Global growth concerns negatively impacted crude oil prices. Early last week, the International Monetary Fund (IMF), in its latest World Economic Outlook, slashed global growth to 3.6 per cent in 2022, 0.8 per cent lower from their January outlook. Apart from this, there are demand concerns for the energy commodity because of Covid lockdowns in China. These are possibilities of demand shrinkage of about 1.2 million barrels per day in China according to some reports. Moreover, the dollar rally, on the back of the expectations of swift interest rate hike by the Federal Reserves, suppressed oil prices. Nevertheless, the overall trend remains bullish on the chart as the prices stay above some crucial levels.

Brent futures ($106.65)

The Brent futures on the Intercontinental Exchange (ICE) dropped nearly 5 per cent to end the week at $106.65 a barrel as against $111.7 a week back. While most of the decline happened in the first half, the contract was largely flat in the latter half. But it remains above the support band of $98-100 and as long as the contract stays so, the trend will be bullish. A breach of this band can turn the short-term outlook negative.

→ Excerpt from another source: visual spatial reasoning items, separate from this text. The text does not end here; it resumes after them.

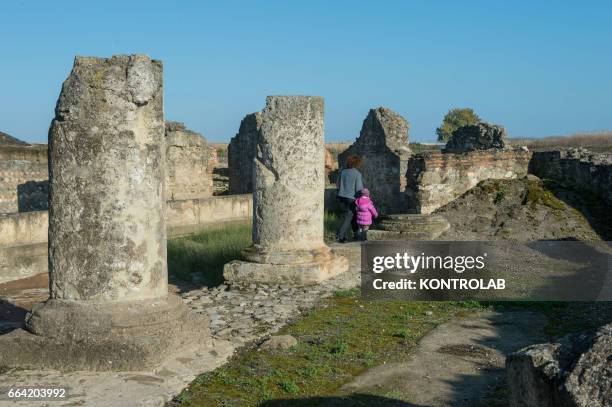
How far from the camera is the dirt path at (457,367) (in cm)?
460

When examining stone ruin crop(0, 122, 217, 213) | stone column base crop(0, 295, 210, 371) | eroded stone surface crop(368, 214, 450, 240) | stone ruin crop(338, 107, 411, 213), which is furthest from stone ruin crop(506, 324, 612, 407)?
stone ruin crop(0, 122, 217, 213)

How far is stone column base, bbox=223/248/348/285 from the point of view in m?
8.66

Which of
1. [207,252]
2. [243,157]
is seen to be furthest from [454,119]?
[207,252]

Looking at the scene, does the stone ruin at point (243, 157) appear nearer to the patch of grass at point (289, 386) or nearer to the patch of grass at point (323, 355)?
the patch of grass at point (323, 355)

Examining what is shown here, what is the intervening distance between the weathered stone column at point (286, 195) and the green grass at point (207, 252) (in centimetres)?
125

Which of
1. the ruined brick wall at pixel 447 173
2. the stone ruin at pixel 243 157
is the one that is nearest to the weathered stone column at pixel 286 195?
the ruined brick wall at pixel 447 173

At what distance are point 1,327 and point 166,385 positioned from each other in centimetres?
363

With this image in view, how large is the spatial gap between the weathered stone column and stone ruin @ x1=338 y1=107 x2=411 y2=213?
24.1 feet

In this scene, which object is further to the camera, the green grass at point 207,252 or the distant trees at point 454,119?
the distant trees at point 454,119

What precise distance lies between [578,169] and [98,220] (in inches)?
481

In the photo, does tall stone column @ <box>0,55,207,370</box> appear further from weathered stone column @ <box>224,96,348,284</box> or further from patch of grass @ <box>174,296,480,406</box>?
weathered stone column @ <box>224,96,348,284</box>

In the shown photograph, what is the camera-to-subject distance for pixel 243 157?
68.1 ft

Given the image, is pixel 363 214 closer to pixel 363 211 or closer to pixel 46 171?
pixel 363 211

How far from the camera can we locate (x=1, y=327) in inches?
294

We expect the contract to oscillate between $100-125 in the near-term and the direction of the break of this can give us cues on the next leg of trend. This is expected to influence the prices on the MCX (Multi Commodity Exchange) where the crude futures can remain in the broad sideways range.

MCX-Crude oil (₹7,824)

The continuous futures of crude oil on the MCX dipped by 3 per cent to close the week at ₹7,824 a barrel. Although it made an intraweek high of ₹8,347 on Monday, the crude futures could not produce follow through rally and declined. Yet, price is above the 50-day moving average (DMA), which is currently at ₹7,570.

Similar to the Brent crude futures, MCX crude futures could also trade within a range i.e., between ₹7,000 and ₹8,800 in the short-term.

We had advised to go long a couple of weeks ago at around ₹7,260. As it stands, three-fourth of the total positions were liquidated at ₹8,000 and the stop-loss was revised to ₹7,200 for the remaining holdings. The target for that is ₹8,800. Traders can continue to hold this as there is a good chance for the contract to bounce off the 50-DMA at ₹7,570. Note that there could a pause when the contract touches ₹8,350. With respect to fresh trades, one should wait as the risk-reward ratio is a bit unfavourable at current levels.